Alıştırma açıklaması ▸ Bahçeli'nin Numan Kurtulmuş'a tepkisini aktaran aşağıdaki haber metninin tamamını hiçbir değişiklik yapmadan kopyalayın.

Metin bloğu ▸
Bahçeli'den Numan Kurtulmuş'a sert sözler! 'Su katılmamış bölücülük…'

MHP Genel Başkanı Devlet Bahçeli, Anayasa'nın 3. maddesini hedef alan TBMM Başkanı Numan Kurtulmuş'a tepki göstererek, "Devleti milletten ayırmak, milleti devletten ayrıştırmak su katılmamış bölücülüktür ve çok tehlikelidir" dedi. Bahçeli, devleti ve milleti ayrı değerlendirmenin "nevzuhur demokrat yobazların handikap ve hüsranı" olduğunu ifade etti.

MHP Genel Başkanı Devlet Bahçeli, partisinin TBMM Grup Toplantısı'nda açıklamalarda bulundu.

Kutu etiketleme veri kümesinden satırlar
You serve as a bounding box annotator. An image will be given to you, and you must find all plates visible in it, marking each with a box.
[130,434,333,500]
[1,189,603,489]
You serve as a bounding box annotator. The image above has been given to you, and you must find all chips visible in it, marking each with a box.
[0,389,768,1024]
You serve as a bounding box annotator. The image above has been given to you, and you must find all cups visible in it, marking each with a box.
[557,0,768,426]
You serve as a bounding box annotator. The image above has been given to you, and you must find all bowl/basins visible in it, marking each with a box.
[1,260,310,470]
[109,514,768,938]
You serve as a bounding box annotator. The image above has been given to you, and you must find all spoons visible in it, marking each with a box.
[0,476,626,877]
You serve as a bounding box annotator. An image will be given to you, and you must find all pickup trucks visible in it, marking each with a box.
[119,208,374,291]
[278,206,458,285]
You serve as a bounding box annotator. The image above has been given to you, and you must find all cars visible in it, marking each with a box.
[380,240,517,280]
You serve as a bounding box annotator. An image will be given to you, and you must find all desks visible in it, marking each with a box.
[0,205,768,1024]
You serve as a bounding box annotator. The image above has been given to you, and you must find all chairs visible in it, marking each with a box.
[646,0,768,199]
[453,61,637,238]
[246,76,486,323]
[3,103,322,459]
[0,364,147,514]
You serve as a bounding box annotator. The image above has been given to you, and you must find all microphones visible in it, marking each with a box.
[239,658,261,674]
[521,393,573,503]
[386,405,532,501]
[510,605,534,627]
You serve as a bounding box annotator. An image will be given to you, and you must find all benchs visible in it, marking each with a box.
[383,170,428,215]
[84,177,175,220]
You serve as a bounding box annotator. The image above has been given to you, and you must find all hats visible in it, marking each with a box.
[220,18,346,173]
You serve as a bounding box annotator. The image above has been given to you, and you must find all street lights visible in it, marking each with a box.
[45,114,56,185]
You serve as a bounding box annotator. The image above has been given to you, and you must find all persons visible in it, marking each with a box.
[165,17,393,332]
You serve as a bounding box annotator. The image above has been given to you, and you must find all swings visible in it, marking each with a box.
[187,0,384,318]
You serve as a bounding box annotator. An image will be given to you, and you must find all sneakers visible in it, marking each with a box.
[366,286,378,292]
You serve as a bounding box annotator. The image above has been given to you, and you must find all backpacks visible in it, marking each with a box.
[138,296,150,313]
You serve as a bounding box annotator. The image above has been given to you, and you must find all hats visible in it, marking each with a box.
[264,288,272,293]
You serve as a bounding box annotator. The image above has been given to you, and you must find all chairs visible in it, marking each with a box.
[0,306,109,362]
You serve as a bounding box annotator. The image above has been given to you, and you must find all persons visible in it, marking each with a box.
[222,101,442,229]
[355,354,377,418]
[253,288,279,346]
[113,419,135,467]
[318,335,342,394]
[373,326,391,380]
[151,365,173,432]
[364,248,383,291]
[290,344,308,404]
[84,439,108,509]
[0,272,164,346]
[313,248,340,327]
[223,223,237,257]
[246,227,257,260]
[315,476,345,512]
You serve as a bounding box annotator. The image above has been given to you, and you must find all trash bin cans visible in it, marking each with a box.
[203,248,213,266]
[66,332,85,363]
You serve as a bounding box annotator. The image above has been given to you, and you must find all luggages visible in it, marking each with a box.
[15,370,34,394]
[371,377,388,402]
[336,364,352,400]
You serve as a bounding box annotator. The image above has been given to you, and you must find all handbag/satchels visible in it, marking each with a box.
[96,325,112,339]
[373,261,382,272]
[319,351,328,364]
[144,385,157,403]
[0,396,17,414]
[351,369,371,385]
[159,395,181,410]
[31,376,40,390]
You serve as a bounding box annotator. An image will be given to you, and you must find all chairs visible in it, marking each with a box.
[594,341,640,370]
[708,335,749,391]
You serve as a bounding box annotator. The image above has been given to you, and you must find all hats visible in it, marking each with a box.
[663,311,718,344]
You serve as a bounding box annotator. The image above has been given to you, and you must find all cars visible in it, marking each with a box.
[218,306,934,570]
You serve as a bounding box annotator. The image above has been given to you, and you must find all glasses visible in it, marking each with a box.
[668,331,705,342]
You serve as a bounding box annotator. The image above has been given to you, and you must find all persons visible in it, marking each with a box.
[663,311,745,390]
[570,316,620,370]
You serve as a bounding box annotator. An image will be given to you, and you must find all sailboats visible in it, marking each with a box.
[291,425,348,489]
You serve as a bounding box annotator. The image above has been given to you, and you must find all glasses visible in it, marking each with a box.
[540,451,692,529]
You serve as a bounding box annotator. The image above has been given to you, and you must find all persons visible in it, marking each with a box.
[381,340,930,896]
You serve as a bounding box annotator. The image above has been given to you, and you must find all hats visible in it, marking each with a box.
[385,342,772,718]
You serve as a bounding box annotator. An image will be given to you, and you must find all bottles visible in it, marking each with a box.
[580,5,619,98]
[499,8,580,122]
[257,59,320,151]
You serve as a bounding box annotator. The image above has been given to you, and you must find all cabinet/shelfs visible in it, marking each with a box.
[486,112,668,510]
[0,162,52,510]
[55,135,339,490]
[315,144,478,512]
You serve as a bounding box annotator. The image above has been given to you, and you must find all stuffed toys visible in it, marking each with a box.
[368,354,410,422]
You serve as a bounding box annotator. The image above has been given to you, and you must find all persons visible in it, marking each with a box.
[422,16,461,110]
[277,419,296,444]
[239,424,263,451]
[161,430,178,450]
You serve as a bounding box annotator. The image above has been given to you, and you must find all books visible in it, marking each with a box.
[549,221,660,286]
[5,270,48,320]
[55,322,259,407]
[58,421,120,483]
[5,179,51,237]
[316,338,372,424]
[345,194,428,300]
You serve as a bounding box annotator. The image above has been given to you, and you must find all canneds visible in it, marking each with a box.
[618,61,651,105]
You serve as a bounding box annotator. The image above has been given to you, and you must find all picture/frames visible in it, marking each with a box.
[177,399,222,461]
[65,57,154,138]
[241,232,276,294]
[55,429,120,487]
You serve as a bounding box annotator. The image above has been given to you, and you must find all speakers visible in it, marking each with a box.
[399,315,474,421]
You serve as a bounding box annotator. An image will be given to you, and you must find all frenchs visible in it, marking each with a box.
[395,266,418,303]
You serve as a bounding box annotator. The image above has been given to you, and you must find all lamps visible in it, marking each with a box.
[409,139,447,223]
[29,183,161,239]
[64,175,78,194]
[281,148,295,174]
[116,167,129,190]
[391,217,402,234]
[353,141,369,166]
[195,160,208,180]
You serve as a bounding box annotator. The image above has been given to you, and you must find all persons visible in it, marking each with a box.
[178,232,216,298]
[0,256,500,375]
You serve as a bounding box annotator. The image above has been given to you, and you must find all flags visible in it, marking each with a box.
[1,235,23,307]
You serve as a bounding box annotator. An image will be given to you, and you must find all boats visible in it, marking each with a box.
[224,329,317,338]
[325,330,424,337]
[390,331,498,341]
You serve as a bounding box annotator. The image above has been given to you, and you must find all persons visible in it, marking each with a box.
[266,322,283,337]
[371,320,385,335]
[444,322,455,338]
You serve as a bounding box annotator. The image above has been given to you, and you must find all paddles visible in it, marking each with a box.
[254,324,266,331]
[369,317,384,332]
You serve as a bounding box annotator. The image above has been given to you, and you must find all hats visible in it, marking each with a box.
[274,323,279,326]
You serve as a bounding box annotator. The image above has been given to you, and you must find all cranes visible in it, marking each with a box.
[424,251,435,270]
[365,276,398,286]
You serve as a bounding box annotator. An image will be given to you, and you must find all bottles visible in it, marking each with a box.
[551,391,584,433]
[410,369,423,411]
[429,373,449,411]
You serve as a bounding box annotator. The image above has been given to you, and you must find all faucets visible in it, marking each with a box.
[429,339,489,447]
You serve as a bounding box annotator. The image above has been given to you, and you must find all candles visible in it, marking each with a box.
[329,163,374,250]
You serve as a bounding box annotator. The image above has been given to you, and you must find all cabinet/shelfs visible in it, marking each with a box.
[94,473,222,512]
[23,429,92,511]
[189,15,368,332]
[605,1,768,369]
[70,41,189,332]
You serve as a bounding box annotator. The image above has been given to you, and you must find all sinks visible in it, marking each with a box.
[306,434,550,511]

Örnek çözüm ▸
Bahçeli'den Numan Kurtulmuş'a sert sözler! 'Su katılmamış bölücülük…'

MHP Genel Başkanı Devlet Bahçeli, Anayasa'nın 3. maddesini hedef alan TBMM Başkanı Numan Kurtulmuş'a tepki göstererek, "Devleti milletten ayırmak, milleti devletten ayrıştırmak su katılmamış bölücülüktür ve çok tehlikelidir" dedi. Bahçeli, devleti ve milleti ayrı değerlendirmenin "nevzuhur demokrat yobazların handikap ve hüsranı" olduğunu ifade etti.

MHP Genel Başkanı Devlet Bahçeli, partisinin TBMM Grup Toplantısı'nda açıklamalarda bulundu.